I was able to get in my first play of Lost Cities recently. I have heard things here and there about how good it was, so it was nice to see what all the fuss was about first hand. It reminded me a lot of Trambahn in how it plays, but the scoring is really tricky. Kelly had destroyed me on our first round but I was easily able to come back strong in round two. My hand for the third round was nothing but high numbers and handshakes, though. I lost in the end but the second round saved me from being slaughtered. The scoring is the most complex part of the game, but it’s pretty easy otherwise. Looking forward to more plays!
This game is one of my favorites. The somewhat complex scoring makes what would otherwise be a pretty plain two-player game absolutely wonderful!
I first played this last New Years, so we decided to break it out again for an annual celebration of Cthulhu. There’s a bit of iconography to get used to, but even with a year in-between plays, I was able to get back into it fairly easily with just a quick rules overview. It is an action selection game based on dice rolls, with some mitigation based on your expansion to different areas of the central board or spell cards. It’s a lot of fun and we may have to get this one out more often then just during New Years.
Our second-annual attempt at raising the Elder Gods fell flat again, but at least we got a good game out of it. Even though playing this Lovecraftian Kingsburg at Midnight of the New Year doesn’t imbue us with occult powers, it’s still a wonderful time. Maybe we’ll try Halloween at midnight next time…
For some reason, we’ve only played this on New Year’s Eve for the last two years. I don’t know why we don’t play it more often, it’s awesome!

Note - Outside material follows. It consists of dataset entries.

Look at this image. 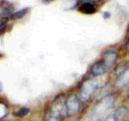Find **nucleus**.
<instances>
[{
    "instance_id": "nucleus-12",
    "label": "nucleus",
    "mask_w": 129,
    "mask_h": 121,
    "mask_svg": "<svg viewBox=\"0 0 129 121\" xmlns=\"http://www.w3.org/2000/svg\"><path fill=\"white\" fill-rule=\"evenodd\" d=\"M84 121H101V117L91 111L90 114L85 117Z\"/></svg>"
},
{
    "instance_id": "nucleus-15",
    "label": "nucleus",
    "mask_w": 129,
    "mask_h": 121,
    "mask_svg": "<svg viewBox=\"0 0 129 121\" xmlns=\"http://www.w3.org/2000/svg\"><path fill=\"white\" fill-rule=\"evenodd\" d=\"M125 49H126V51L129 53V40L126 43V44H125Z\"/></svg>"
},
{
    "instance_id": "nucleus-7",
    "label": "nucleus",
    "mask_w": 129,
    "mask_h": 121,
    "mask_svg": "<svg viewBox=\"0 0 129 121\" xmlns=\"http://www.w3.org/2000/svg\"><path fill=\"white\" fill-rule=\"evenodd\" d=\"M109 70V69L107 66L105 65V63L103 62L102 60H97L96 62H94L92 65V66L90 68V73L94 77H98L105 74L106 73H107Z\"/></svg>"
},
{
    "instance_id": "nucleus-17",
    "label": "nucleus",
    "mask_w": 129,
    "mask_h": 121,
    "mask_svg": "<svg viewBox=\"0 0 129 121\" xmlns=\"http://www.w3.org/2000/svg\"><path fill=\"white\" fill-rule=\"evenodd\" d=\"M127 121H129V120H127Z\"/></svg>"
},
{
    "instance_id": "nucleus-3",
    "label": "nucleus",
    "mask_w": 129,
    "mask_h": 121,
    "mask_svg": "<svg viewBox=\"0 0 129 121\" xmlns=\"http://www.w3.org/2000/svg\"><path fill=\"white\" fill-rule=\"evenodd\" d=\"M115 103V97L111 95H107L104 97L103 99H101L99 102L95 105L94 109L92 110V112L95 113L99 116H102L105 112H107L109 109L112 108L114 107Z\"/></svg>"
},
{
    "instance_id": "nucleus-10",
    "label": "nucleus",
    "mask_w": 129,
    "mask_h": 121,
    "mask_svg": "<svg viewBox=\"0 0 129 121\" xmlns=\"http://www.w3.org/2000/svg\"><path fill=\"white\" fill-rule=\"evenodd\" d=\"M28 10H29L28 8H23V9H20V10H19L17 11H15V13H13L11 15V18L13 19H21L27 13Z\"/></svg>"
},
{
    "instance_id": "nucleus-8",
    "label": "nucleus",
    "mask_w": 129,
    "mask_h": 121,
    "mask_svg": "<svg viewBox=\"0 0 129 121\" xmlns=\"http://www.w3.org/2000/svg\"><path fill=\"white\" fill-rule=\"evenodd\" d=\"M78 11L80 12H82L83 14H86V15H92L94 14L97 8L94 5V3H93L92 2H83L81 5L78 7Z\"/></svg>"
},
{
    "instance_id": "nucleus-1",
    "label": "nucleus",
    "mask_w": 129,
    "mask_h": 121,
    "mask_svg": "<svg viewBox=\"0 0 129 121\" xmlns=\"http://www.w3.org/2000/svg\"><path fill=\"white\" fill-rule=\"evenodd\" d=\"M66 101V99L64 95H58L53 100L48 116V121H60L67 116Z\"/></svg>"
},
{
    "instance_id": "nucleus-5",
    "label": "nucleus",
    "mask_w": 129,
    "mask_h": 121,
    "mask_svg": "<svg viewBox=\"0 0 129 121\" xmlns=\"http://www.w3.org/2000/svg\"><path fill=\"white\" fill-rule=\"evenodd\" d=\"M129 84V67L125 65L120 67L117 72L115 86L118 89H123Z\"/></svg>"
},
{
    "instance_id": "nucleus-2",
    "label": "nucleus",
    "mask_w": 129,
    "mask_h": 121,
    "mask_svg": "<svg viewBox=\"0 0 129 121\" xmlns=\"http://www.w3.org/2000/svg\"><path fill=\"white\" fill-rule=\"evenodd\" d=\"M99 88V82L94 79H87L82 82L79 91V99L86 102L89 101L94 95L95 91Z\"/></svg>"
},
{
    "instance_id": "nucleus-9",
    "label": "nucleus",
    "mask_w": 129,
    "mask_h": 121,
    "mask_svg": "<svg viewBox=\"0 0 129 121\" xmlns=\"http://www.w3.org/2000/svg\"><path fill=\"white\" fill-rule=\"evenodd\" d=\"M128 113V110L127 108L125 106H121L119 107L115 112V117L117 121H119L121 119H123L124 117H126V115H127Z\"/></svg>"
},
{
    "instance_id": "nucleus-13",
    "label": "nucleus",
    "mask_w": 129,
    "mask_h": 121,
    "mask_svg": "<svg viewBox=\"0 0 129 121\" xmlns=\"http://www.w3.org/2000/svg\"><path fill=\"white\" fill-rule=\"evenodd\" d=\"M105 121H117V120L115 119L114 114H113V115H109L106 118V119H105Z\"/></svg>"
},
{
    "instance_id": "nucleus-18",
    "label": "nucleus",
    "mask_w": 129,
    "mask_h": 121,
    "mask_svg": "<svg viewBox=\"0 0 129 121\" xmlns=\"http://www.w3.org/2000/svg\"><path fill=\"white\" fill-rule=\"evenodd\" d=\"M128 97H129V95H128Z\"/></svg>"
},
{
    "instance_id": "nucleus-14",
    "label": "nucleus",
    "mask_w": 129,
    "mask_h": 121,
    "mask_svg": "<svg viewBox=\"0 0 129 121\" xmlns=\"http://www.w3.org/2000/svg\"><path fill=\"white\" fill-rule=\"evenodd\" d=\"M111 16V12H109V11H105L104 13H103V18L104 19H109Z\"/></svg>"
},
{
    "instance_id": "nucleus-11",
    "label": "nucleus",
    "mask_w": 129,
    "mask_h": 121,
    "mask_svg": "<svg viewBox=\"0 0 129 121\" xmlns=\"http://www.w3.org/2000/svg\"><path fill=\"white\" fill-rule=\"evenodd\" d=\"M30 111V109L27 108V107H23V108H20L19 109L18 111H15L14 115L17 117H23L27 115H28V113Z\"/></svg>"
},
{
    "instance_id": "nucleus-16",
    "label": "nucleus",
    "mask_w": 129,
    "mask_h": 121,
    "mask_svg": "<svg viewBox=\"0 0 129 121\" xmlns=\"http://www.w3.org/2000/svg\"><path fill=\"white\" fill-rule=\"evenodd\" d=\"M0 90H3V85H2V83L1 82H0Z\"/></svg>"
},
{
    "instance_id": "nucleus-6",
    "label": "nucleus",
    "mask_w": 129,
    "mask_h": 121,
    "mask_svg": "<svg viewBox=\"0 0 129 121\" xmlns=\"http://www.w3.org/2000/svg\"><path fill=\"white\" fill-rule=\"evenodd\" d=\"M117 59H118V52L114 49H109L104 52L102 60L110 70L112 66H115Z\"/></svg>"
},
{
    "instance_id": "nucleus-4",
    "label": "nucleus",
    "mask_w": 129,
    "mask_h": 121,
    "mask_svg": "<svg viewBox=\"0 0 129 121\" xmlns=\"http://www.w3.org/2000/svg\"><path fill=\"white\" fill-rule=\"evenodd\" d=\"M80 100L76 94H70L67 97L66 101L67 116L73 117L78 114L81 107Z\"/></svg>"
}]
</instances>
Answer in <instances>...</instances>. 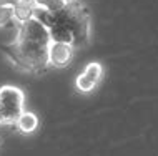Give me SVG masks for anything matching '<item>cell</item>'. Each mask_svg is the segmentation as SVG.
I'll return each mask as SVG.
<instances>
[{"label": "cell", "mask_w": 158, "mask_h": 156, "mask_svg": "<svg viewBox=\"0 0 158 156\" xmlns=\"http://www.w3.org/2000/svg\"><path fill=\"white\" fill-rule=\"evenodd\" d=\"M48 47L17 38L14 43L3 45L2 50L17 66L27 71L38 73V71H44L48 66Z\"/></svg>", "instance_id": "6da1fadb"}, {"label": "cell", "mask_w": 158, "mask_h": 156, "mask_svg": "<svg viewBox=\"0 0 158 156\" xmlns=\"http://www.w3.org/2000/svg\"><path fill=\"white\" fill-rule=\"evenodd\" d=\"M0 106L5 123L17 121V118L23 113V93L15 86L0 88Z\"/></svg>", "instance_id": "7a4b0ae2"}, {"label": "cell", "mask_w": 158, "mask_h": 156, "mask_svg": "<svg viewBox=\"0 0 158 156\" xmlns=\"http://www.w3.org/2000/svg\"><path fill=\"white\" fill-rule=\"evenodd\" d=\"M102 77H103V66L98 62L88 63L83 68V71L77 77L75 80V86L80 93H88L100 83Z\"/></svg>", "instance_id": "3957f363"}, {"label": "cell", "mask_w": 158, "mask_h": 156, "mask_svg": "<svg viewBox=\"0 0 158 156\" xmlns=\"http://www.w3.org/2000/svg\"><path fill=\"white\" fill-rule=\"evenodd\" d=\"M73 58V45L72 43H60L52 42L48 47V65L53 66H67Z\"/></svg>", "instance_id": "277c9868"}, {"label": "cell", "mask_w": 158, "mask_h": 156, "mask_svg": "<svg viewBox=\"0 0 158 156\" xmlns=\"http://www.w3.org/2000/svg\"><path fill=\"white\" fill-rule=\"evenodd\" d=\"M7 2L12 8L14 18L19 20L20 23H23L25 20L32 18L35 15V10L38 8L35 0H7Z\"/></svg>", "instance_id": "5b68a950"}, {"label": "cell", "mask_w": 158, "mask_h": 156, "mask_svg": "<svg viewBox=\"0 0 158 156\" xmlns=\"http://www.w3.org/2000/svg\"><path fill=\"white\" fill-rule=\"evenodd\" d=\"M48 33H50V40L52 42H60V43H72L73 45V35L68 30L65 25L58 23V22H52V25L48 27Z\"/></svg>", "instance_id": "8992f818"}, {"label": "cell", "mask_w": 158, "mask_h": 156, "mask_svg": "<svg viewBox=\"0 0 158 156\" xmlns=\"http://www.w3.org/2000/svg\"><path fill=\"white\" fill-rule=\"evenodd\" d=\"M15 123H17V128L22 133H32V131H35L38 126V118L37 115H33L30 111H23L22 115L17 118Z\"/></svg>", "instance_id": "52a82bcc"}, {"label": "cell", "mask_w": 158, "mask_h": 156, "mask_svg": "<svg viewBox=\"0 0 158 156\" xmlns=\"http://www.w3.org/2000/svg\"><path fill=\"white\" fill-rule=\"evenodd\" d=\"M37 7L44 8V10H48V12H57L65 5V0H35Z\"/></svg>", "instance_id": "ba28073f"}, {"label": "cell", "mask_w": 158, "mask_h": 156, "mask_svg": "<svg viewBox=\"0 0 158 156\" xmlns=\"http://www.w3.org/2000/svg\"><path fill=\"white\" fill-rule=\"evenodd\" d=\"M12 18H14V15H12V8L8 5V2L7 0H0V25L8 23Z\"/></svg>", "instance_id": "9c48e42d"}, {"label": "cell", "mask_w": 158, "mask_h": 156, "mask_svg": "<svg viewBox=\"0 0 158 156\" xmlns=\"http://www.w3.org/2000/svg\"><path fill=\"white\" fill-rule=\"evenodd\" d=\"M0 123H5L3 121V115H2V106H0Z\"/></svg>", "instance_id": "30bf717a"}, {"label": "cell", "mask_w": 158, "mask_h": 156, "mask_svg": "<svg viewBox=\"0 0 158 156\" xmlns=\"http://www.w3.org/2000/svg\"><path fill=\"white\" fill-rule=\"evenodd\" d=\"M65 2H73V0H65Z\"/></svg>", "instance_id": "8fae6325"}]
</instances>
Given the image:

I’m really glad I got a chance to play this. It’s a fun adventure style game with an interesting combat system involving the flipping of tokens. I was a bit confused by how it would work at first, but once we started it became straightforward and a great way to do combat. The rest of the game is also fairly simple. The main objective is to explore the board and perform a variety of quests so you can improve your character’s fighting ability, with the intent to defeat the boss near the end of the game. I can’t wait to play this again.
I finally got a chance to dig through this rulebook and get in a two-player game of Runebound with Ben. It has a very nostalgic feeling with low-player interaction “roll and move” mechanisms that focus a lot on ability tests and storytelling. It was a long game, with lots of rules checking and learning happening, but it was fun – even though our three hour journey ended in a mutual loss, as we were both eaten by a Dragon. For me, the standout piece of this game is the simple, but fun, token-flipping combat. It’s fast but thinky and remedies a lot of the issues with dice-based combat.
Wow, what a game. The theme, artwork and gameplay all work very well together. I understood most of it but the performance portion was a little tricky for me to get at first. I think even at the end of the game I wasn’t 100% sure how that portion of the game worked. The game did feel to be about one or two rounds too short. I look forward to playing again and adding in some of the more advanced elements it has to offer.